[Document passage]
▼

Our son Matt, after graduating Harvard, immediately signed up for officer candidate school at Quantico, and now he is an infantry commander for the Marines at Camp Lejeune. Yes, they fixed the water problem down at Camp Lejeune, after seeing all of those ads on TV lately. That is what they have been able to do.
Tawni and I are very, very lucky to have those two sons and the type of young men and citizens that they have become.
I would also be remiss if I didn't mention our ``third son'' whom we didn't adopt, Oscar, who is an exchange student, who came and lived with us throughout his high school years, going to school with our boys. He went to Madison UW. He is working at Epic now and applying to med school. He is from Luoyang, China. He is just a great kid. He is home for the holidays with us and does family vacations with us and goes backpacking with us. That has been a lot of fun, too.
It has been quite the ride. Obviously, many, many people made this happen. I feel very blessed and very fortunate having the opportunity to be able to represent such a neat, beautiful area with some great people and families back home in Wisconsin.
We are looking forward to the next chapter. We don't know what that is yet. No final decisions have been made. But Tawni and I are going to be looking for new ways of being able to contribute to the community and being able to support our democracy.
As I leave here today, just a note of caution. The type of polarization that we are experiencing right now in this country, the hyperpartisanship, is not healthy. The key to the survival of any democracy is the ability to compromise. It is the give and take. It is being able to reach out across the aisle to a good friend, like Dave Schweikert, who is on the Committee on Ways and Means with us and find some issues that we can work on together and try to advance. That is the only way this place is going to survive. It is the only way our country and democracy are going to be able to survive.
Unfortunately, in recent years, people getting involved in politics are looking at the other side not as reasonable people that you can disagree with and have heated debates about the best course of action for the future of our country, but the enemy that needs to be destroyed.
These campaigns are getting uglier, and they are getting nastier, and the division is growing, which is leading to events like we had here on Capitol Hill on January 6. This can't continue.

▲

[Exercise instructions]
**a.** Rewrite the farewell speech starting with "I would also" and going on through "home in Wisconsin.", swapping "backpacking" for "camping".
**b.** Write the next part of the farewell speech, picking up after its final sentence.

(Dataset entries)
▼

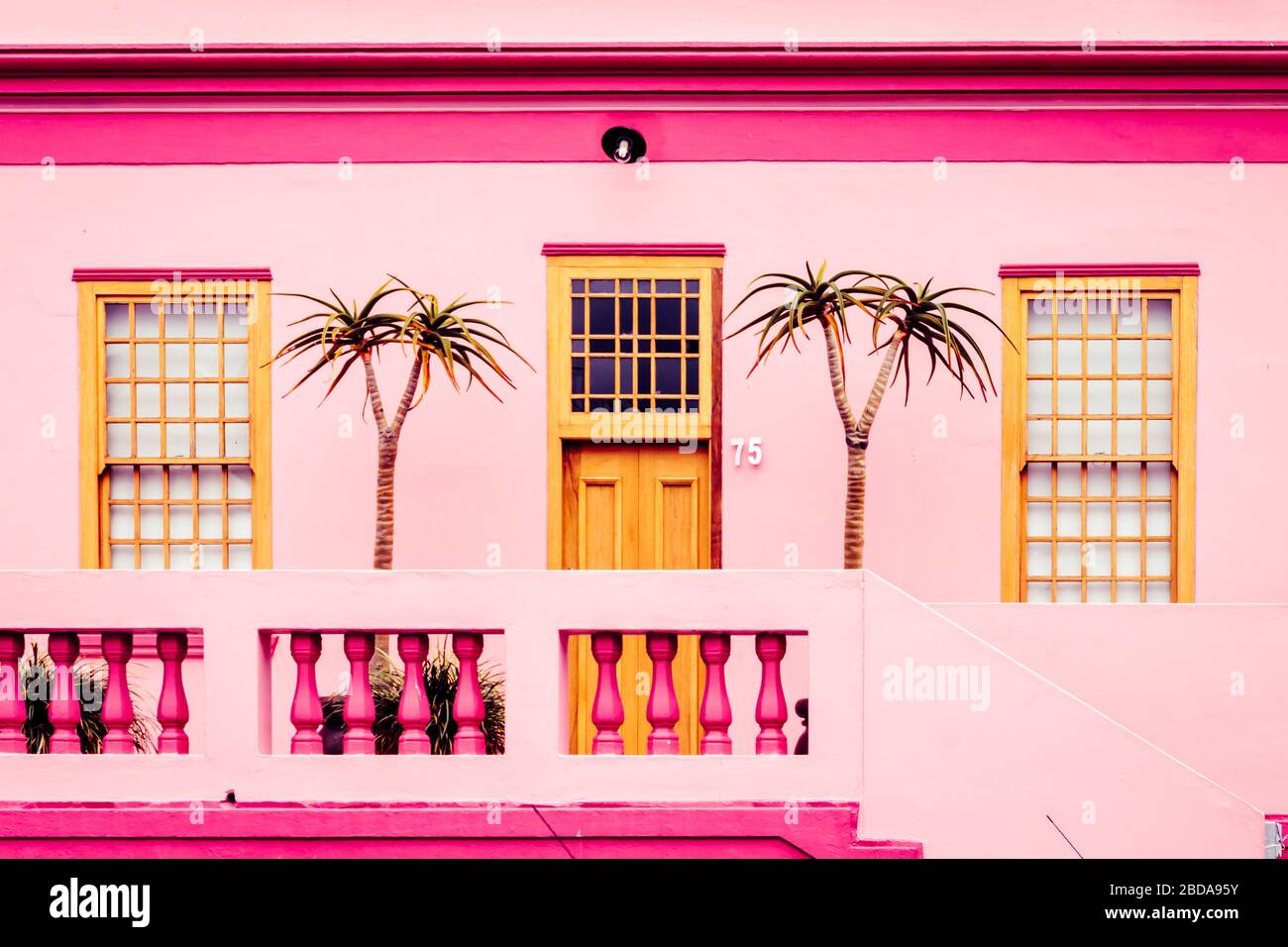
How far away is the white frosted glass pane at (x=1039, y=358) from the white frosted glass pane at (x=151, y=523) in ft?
18.2

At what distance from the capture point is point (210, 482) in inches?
283

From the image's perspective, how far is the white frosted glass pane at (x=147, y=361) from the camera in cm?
714

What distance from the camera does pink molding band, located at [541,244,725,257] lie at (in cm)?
698

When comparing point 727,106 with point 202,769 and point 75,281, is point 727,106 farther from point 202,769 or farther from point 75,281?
point 202,769

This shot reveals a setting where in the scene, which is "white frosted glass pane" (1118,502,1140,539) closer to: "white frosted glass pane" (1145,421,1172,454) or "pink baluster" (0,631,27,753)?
"white frosted glass pane" (1145,421,1172,454)

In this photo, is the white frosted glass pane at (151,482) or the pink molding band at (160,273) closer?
the pink molding band at (160,273)

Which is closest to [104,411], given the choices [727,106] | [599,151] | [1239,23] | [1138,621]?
[599,151]

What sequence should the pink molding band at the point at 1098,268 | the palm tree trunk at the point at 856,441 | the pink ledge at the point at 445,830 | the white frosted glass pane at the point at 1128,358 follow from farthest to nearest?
the white frosted glass pane at the point at 1128,358 → the pink molding band at the point at 1098,268 → the palm tree trunk at the point at 856,441 → the pink ledge at the point at 445,830

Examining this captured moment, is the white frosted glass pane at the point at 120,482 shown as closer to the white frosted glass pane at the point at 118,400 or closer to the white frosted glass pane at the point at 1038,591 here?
the white frosted glass pane at the point at 118,400

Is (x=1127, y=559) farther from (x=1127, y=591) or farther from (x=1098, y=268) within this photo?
(x=1098, y=268)

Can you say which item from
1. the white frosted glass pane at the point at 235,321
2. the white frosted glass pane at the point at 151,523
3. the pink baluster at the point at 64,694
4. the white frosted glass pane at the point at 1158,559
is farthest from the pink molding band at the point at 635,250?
the pink baluster at the point at 64,694

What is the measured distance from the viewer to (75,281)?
23.2 feet

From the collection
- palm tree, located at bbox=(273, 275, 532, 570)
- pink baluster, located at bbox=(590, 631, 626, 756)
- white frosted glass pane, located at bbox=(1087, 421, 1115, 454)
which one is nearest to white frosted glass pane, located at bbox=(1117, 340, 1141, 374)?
white frosted glass pane, located at bbox=(1087, 421, 1115, 454)

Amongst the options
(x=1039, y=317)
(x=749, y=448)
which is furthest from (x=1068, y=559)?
(x=749, y=448)
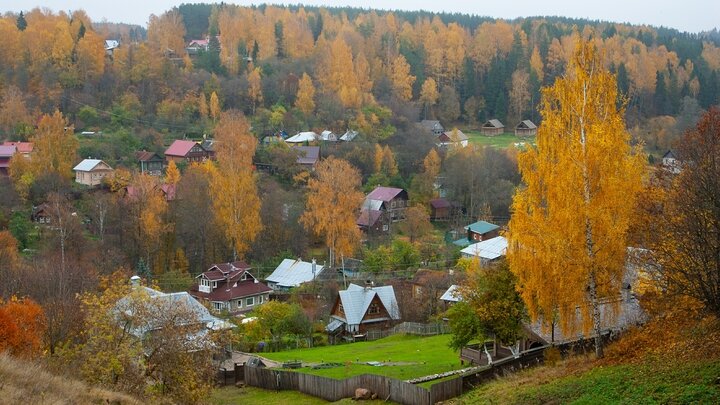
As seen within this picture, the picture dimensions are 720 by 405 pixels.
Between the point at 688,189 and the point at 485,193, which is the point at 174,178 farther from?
the point at 688,189

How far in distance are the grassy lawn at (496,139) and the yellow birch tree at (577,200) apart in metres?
55.8

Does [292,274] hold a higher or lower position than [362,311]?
lower

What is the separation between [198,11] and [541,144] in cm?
10075

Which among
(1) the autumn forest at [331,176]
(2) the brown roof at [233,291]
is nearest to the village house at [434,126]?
(1) the autumn forest at [331,176]

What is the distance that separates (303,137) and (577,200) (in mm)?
48775

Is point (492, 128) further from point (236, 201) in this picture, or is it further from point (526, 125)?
point (236, 201)

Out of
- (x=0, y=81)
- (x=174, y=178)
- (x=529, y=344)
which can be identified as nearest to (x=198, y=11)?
(x=0, y=81)

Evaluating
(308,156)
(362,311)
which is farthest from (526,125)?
(362,311)

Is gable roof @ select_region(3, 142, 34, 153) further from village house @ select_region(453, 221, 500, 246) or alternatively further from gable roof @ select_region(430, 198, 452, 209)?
village house @ select_region(453, 221, 500, 246)

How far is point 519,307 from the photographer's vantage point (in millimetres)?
19016

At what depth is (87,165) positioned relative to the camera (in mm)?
51844

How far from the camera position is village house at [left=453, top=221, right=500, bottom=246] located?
4703cm

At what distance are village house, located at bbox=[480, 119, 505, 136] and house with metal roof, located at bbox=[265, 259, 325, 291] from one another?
45.2 meters

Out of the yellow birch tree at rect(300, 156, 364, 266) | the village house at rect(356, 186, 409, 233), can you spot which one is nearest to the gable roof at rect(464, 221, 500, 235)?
the village house at rect(356, 186, 409, 233)
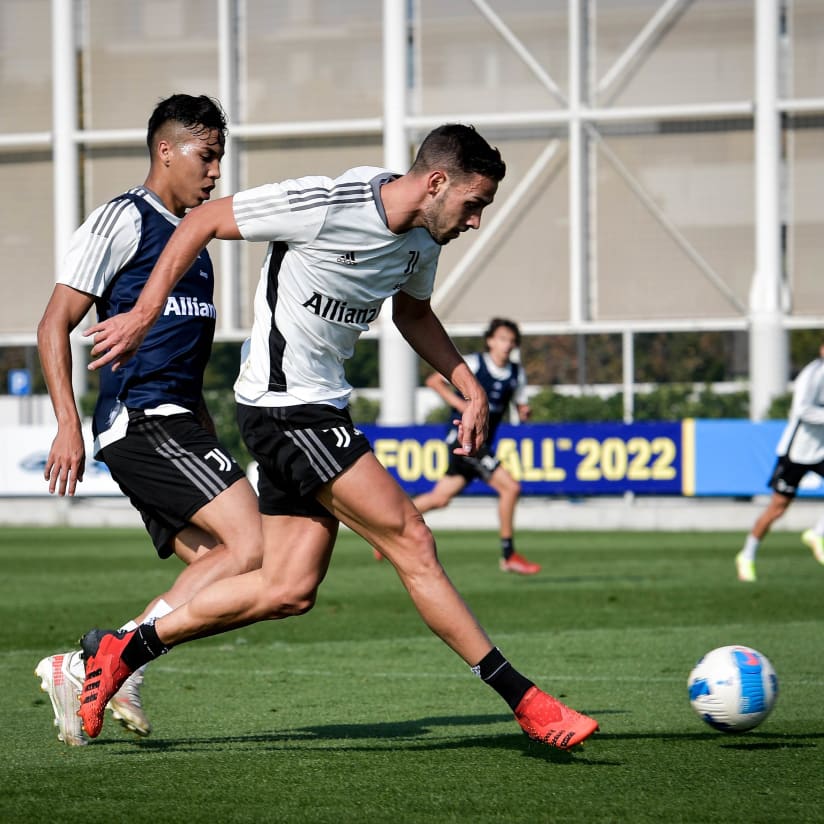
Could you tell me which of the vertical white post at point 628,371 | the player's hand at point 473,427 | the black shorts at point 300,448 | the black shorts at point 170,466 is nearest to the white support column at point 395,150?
the vertical white post at point 628,371

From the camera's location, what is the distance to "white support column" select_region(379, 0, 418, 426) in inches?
1139

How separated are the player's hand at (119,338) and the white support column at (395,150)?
23616 mm

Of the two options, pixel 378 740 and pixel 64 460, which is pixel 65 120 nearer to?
pixel 64 460

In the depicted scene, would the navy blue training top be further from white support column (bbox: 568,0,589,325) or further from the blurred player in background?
white support column (bbox: 568,0,589,325)

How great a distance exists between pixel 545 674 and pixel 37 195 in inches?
993

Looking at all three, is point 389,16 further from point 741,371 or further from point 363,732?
point 363,732

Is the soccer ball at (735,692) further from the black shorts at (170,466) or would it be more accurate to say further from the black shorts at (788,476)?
the black shorts at (788,476)

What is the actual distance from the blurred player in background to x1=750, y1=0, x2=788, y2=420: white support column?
42.4 ft

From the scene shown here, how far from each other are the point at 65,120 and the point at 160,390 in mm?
25683

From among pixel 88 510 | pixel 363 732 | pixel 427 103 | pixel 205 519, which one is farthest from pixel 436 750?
pixel 427 103

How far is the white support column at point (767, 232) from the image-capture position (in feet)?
90.4

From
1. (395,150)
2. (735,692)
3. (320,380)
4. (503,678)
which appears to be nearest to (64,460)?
(320,380)

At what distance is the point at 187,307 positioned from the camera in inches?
250

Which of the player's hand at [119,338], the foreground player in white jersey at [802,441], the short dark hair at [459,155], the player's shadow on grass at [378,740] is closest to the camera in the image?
the player's hand at [119,338]
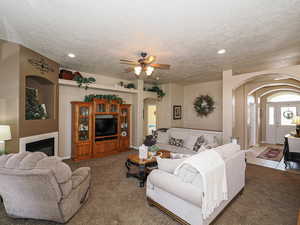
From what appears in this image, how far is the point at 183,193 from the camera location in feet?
5.52

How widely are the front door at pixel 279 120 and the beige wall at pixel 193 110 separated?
11.9ft

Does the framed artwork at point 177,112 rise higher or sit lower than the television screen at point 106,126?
higher

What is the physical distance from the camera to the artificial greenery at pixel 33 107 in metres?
3.28

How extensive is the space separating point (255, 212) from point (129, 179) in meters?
2.26

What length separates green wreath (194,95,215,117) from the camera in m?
5.88

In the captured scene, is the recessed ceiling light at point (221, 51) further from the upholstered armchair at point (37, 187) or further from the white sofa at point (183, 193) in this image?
the upholstered armchair at point (37, 187)

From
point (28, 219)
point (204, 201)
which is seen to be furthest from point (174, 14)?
point (28, 219)

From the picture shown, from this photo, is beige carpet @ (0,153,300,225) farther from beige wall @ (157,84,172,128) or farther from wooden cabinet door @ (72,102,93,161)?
beige wall @ (157,84,172,128)

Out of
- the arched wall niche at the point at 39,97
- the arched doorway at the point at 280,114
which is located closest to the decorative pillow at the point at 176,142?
the arched wall niche at the point at 39,97

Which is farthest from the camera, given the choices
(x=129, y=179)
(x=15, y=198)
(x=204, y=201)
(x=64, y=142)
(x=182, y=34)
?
(x=64, y=142)

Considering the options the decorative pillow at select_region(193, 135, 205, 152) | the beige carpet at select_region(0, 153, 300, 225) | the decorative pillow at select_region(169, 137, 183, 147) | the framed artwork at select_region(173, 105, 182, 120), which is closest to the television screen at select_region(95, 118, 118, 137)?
the beige carpet at select_region(0, 153, 300, 225)

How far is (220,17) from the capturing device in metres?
1.96

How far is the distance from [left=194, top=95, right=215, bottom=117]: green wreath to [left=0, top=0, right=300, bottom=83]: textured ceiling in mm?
2444

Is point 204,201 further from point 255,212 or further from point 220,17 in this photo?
point 220,17
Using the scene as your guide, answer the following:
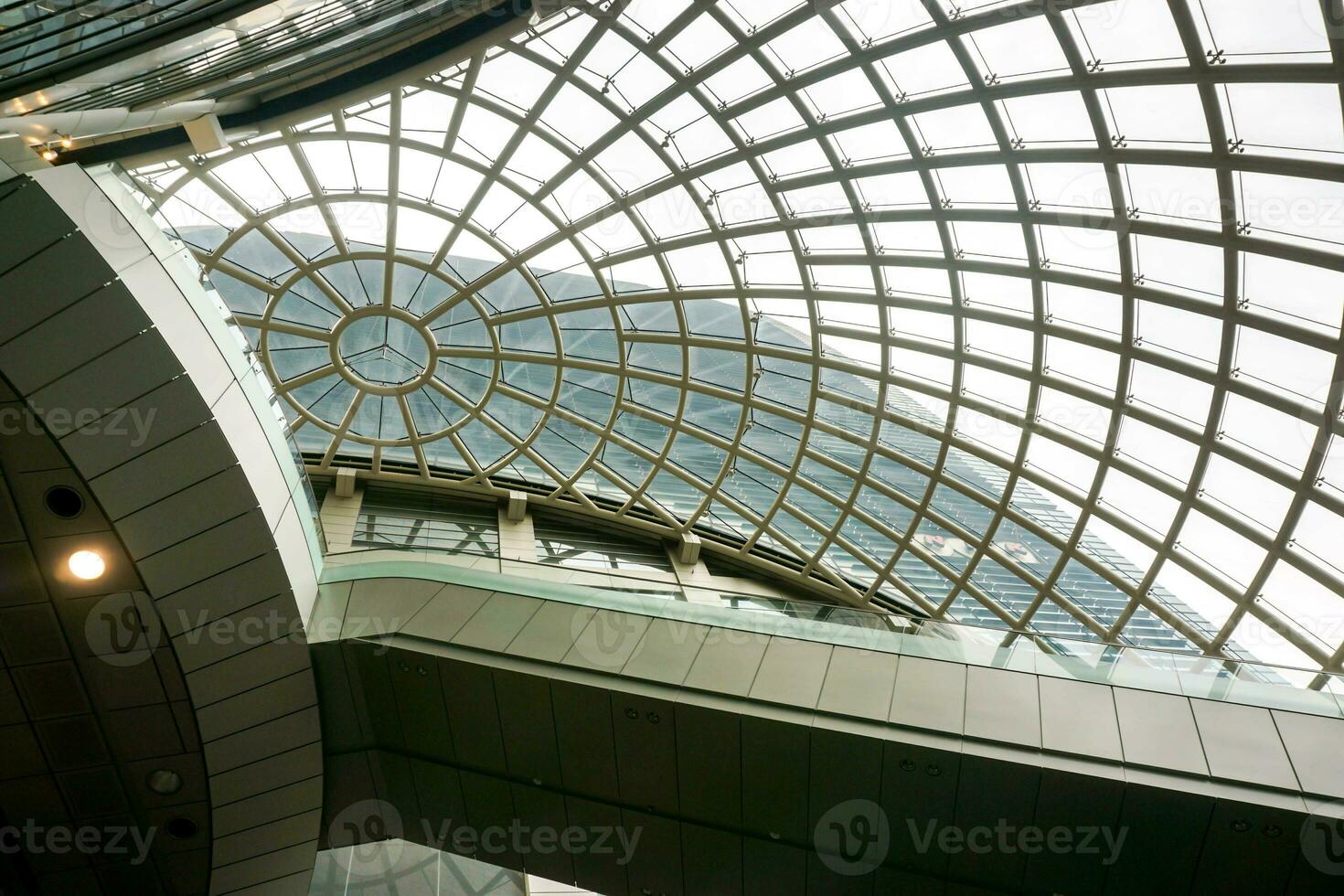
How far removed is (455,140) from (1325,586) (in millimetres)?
31794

▲

[Answers in order]
**a.**
I would also be remiss if I didn't mention our ``third son'' whom we didn't adopt, Oscar, who is an exchange student, who came and lived with us throughout his high school years, going to school with our boys. He went to Madison UW. He is working at Epic now and applying to med school. He is from Luoyang, China. He is just a great kid. He is home for the holidays with us and does family vacations with us and goes camping with us. That has been a lot of fun, too.
It has been quite the ride. Obviously, many, many people made this happen. I feel very blessed and very fortunate having the opportunity to be able to represent such a neat, beautiful area with some great people and families back home in Wisconsin.

**b.**
One of my prouder achievements that I tell people back home is, I have been consistently ranked as one of the most bipartisan Members of Congress through the surveys that are taken, the bills I introduce, the legislation we advance, who I am working with across the aisle. I wear that as a badge of honor, not as something to be ashamed of or run away from.
Too many of my colleagues now fear that if they are seen working with a Democrat or working with a Republican, someone on the other side, that would be the kiss of death for them in their primary back home. That is not the way this place is set up to function.
We have got to figure out a way to fight through this bad era of American politics and remind ourselves that, ultimately, at the end of the day, we are all Americans with a commonality that can't separate us. We cannot be enemies.
We need to find a way forward of healing the division and the partisanship that has poisoned our politics and the alternate realities that are being created today through many different mediums because if you don't have that basic commonality of what the facts and what the truth are, there is no way you are going to be able to reach agreement on some of the tough issues facing our country. I mean, the separation, the gulf will be too great.
I didn't mean to lecture my colleagues here or future Representatives to this place, but it is an issue that we have to stay focused on.
Madam Speaker, I appreciate the recognition, the honor of being able to address this Chamber for one of my last times and to thank, ultimately, the people in the Third Congressional District for the trust and the responsibility that they placed in me these past 26 years.
Madam Speaker, I yield back the balance of my time.